(Dataset entries)
=== Section Start ===

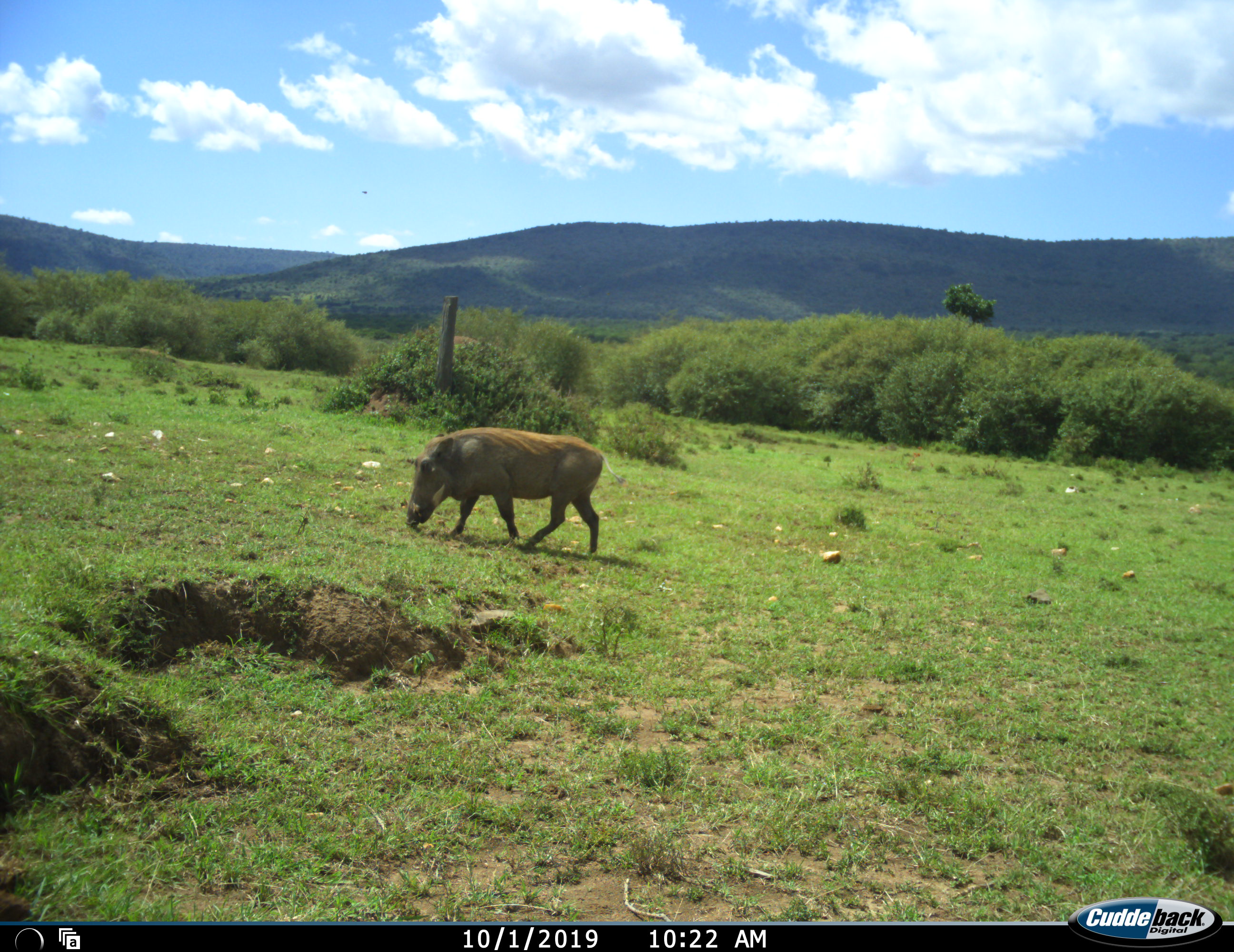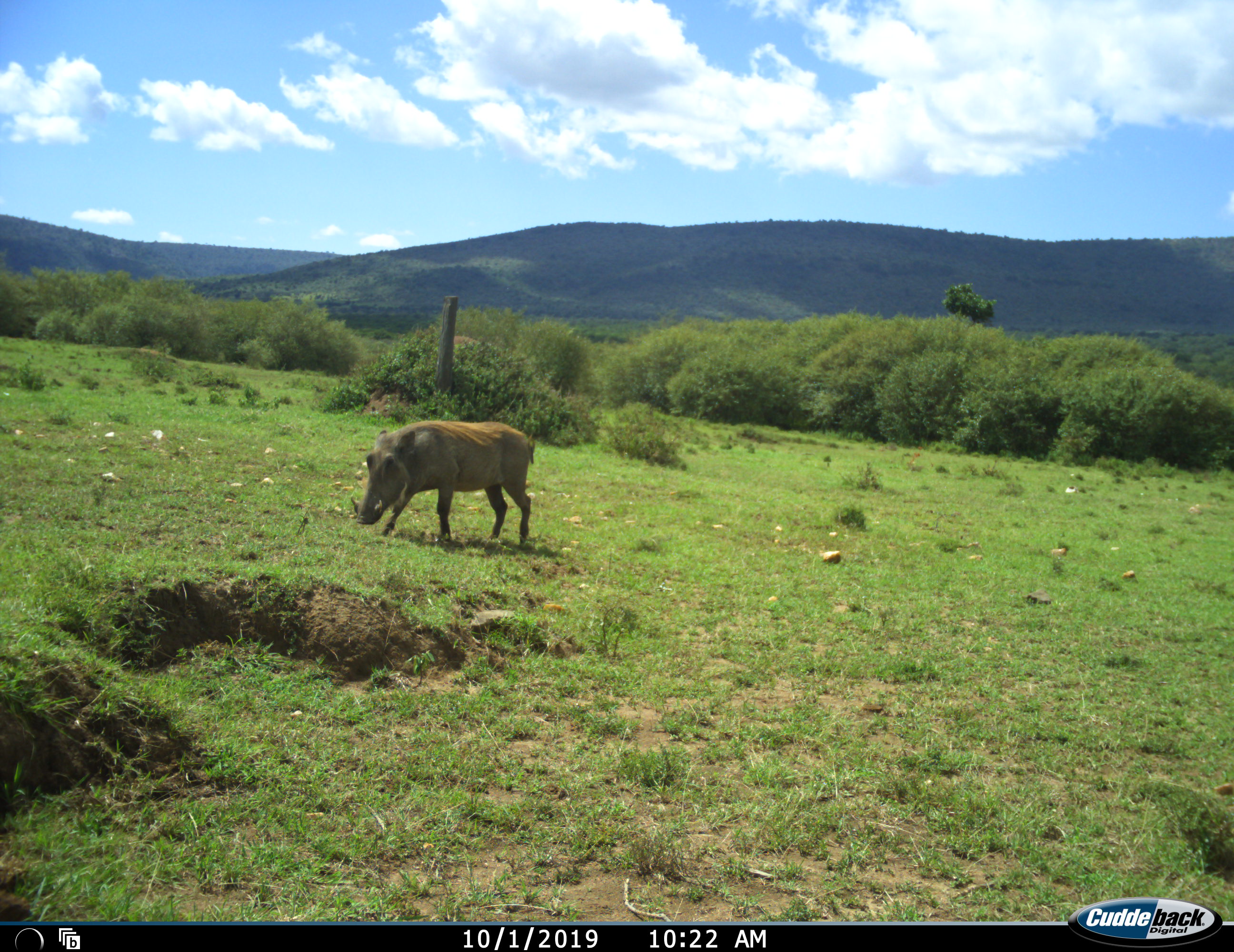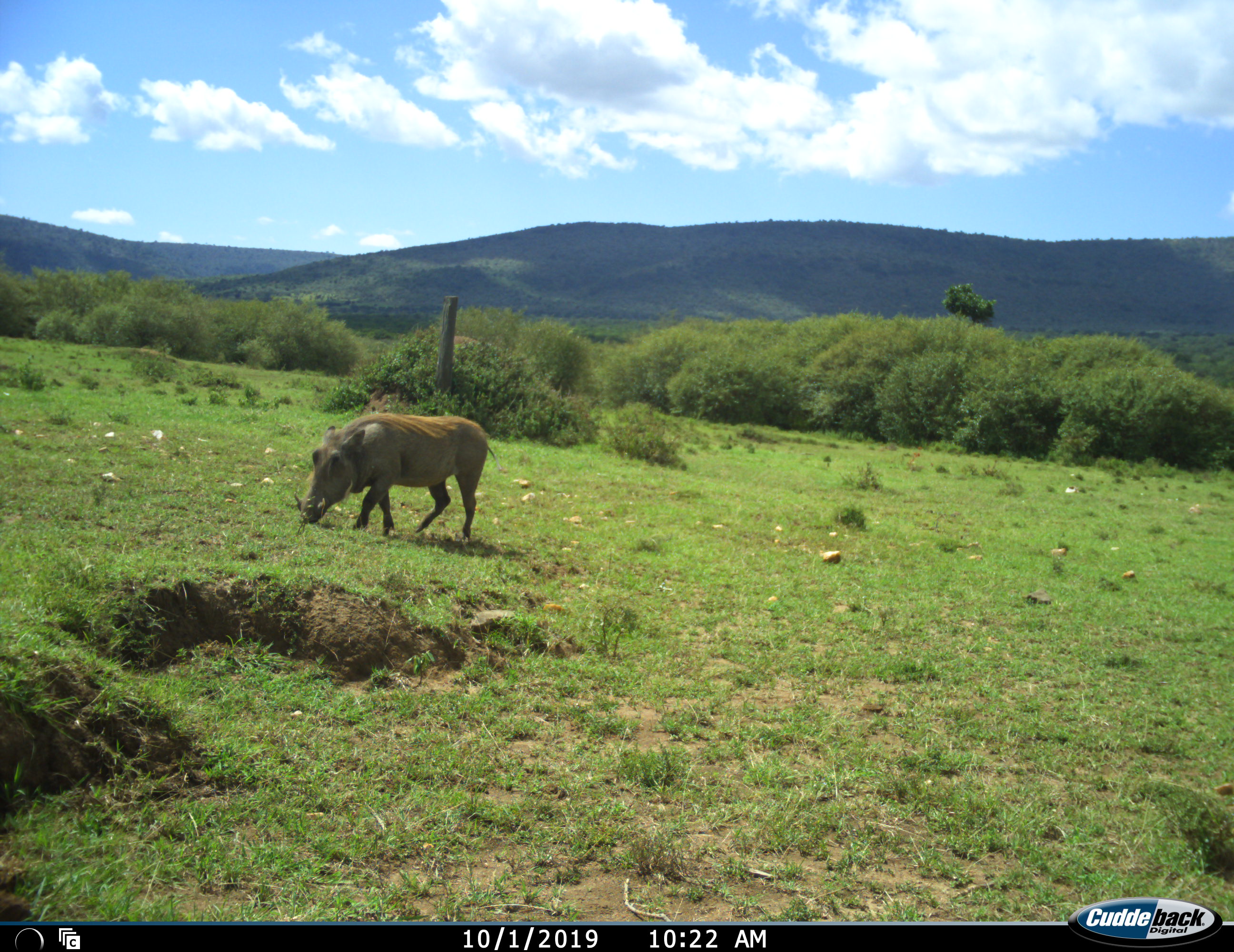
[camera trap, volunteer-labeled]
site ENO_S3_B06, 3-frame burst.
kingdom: Animalia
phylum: Chordata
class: Mammalia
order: Artiodactyla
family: Suidae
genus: Phacochoerus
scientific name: Phacochoerus africanus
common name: warthog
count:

=== Section End ===

== Exercise details ==
The entries are to be copied exactly, and each image is to be omitted.

== Response area ==
[camera trap, volunteer-labeled]
site ENO_S3_B06, 3-frame burst.
kingdom: Animalia
phylum: Chordata
class: Mammalia
order: Artiodactyla
family: Suidae
genus: Phacochoerus
scientific name: Phacochoerus africanus
common name: warthog
count:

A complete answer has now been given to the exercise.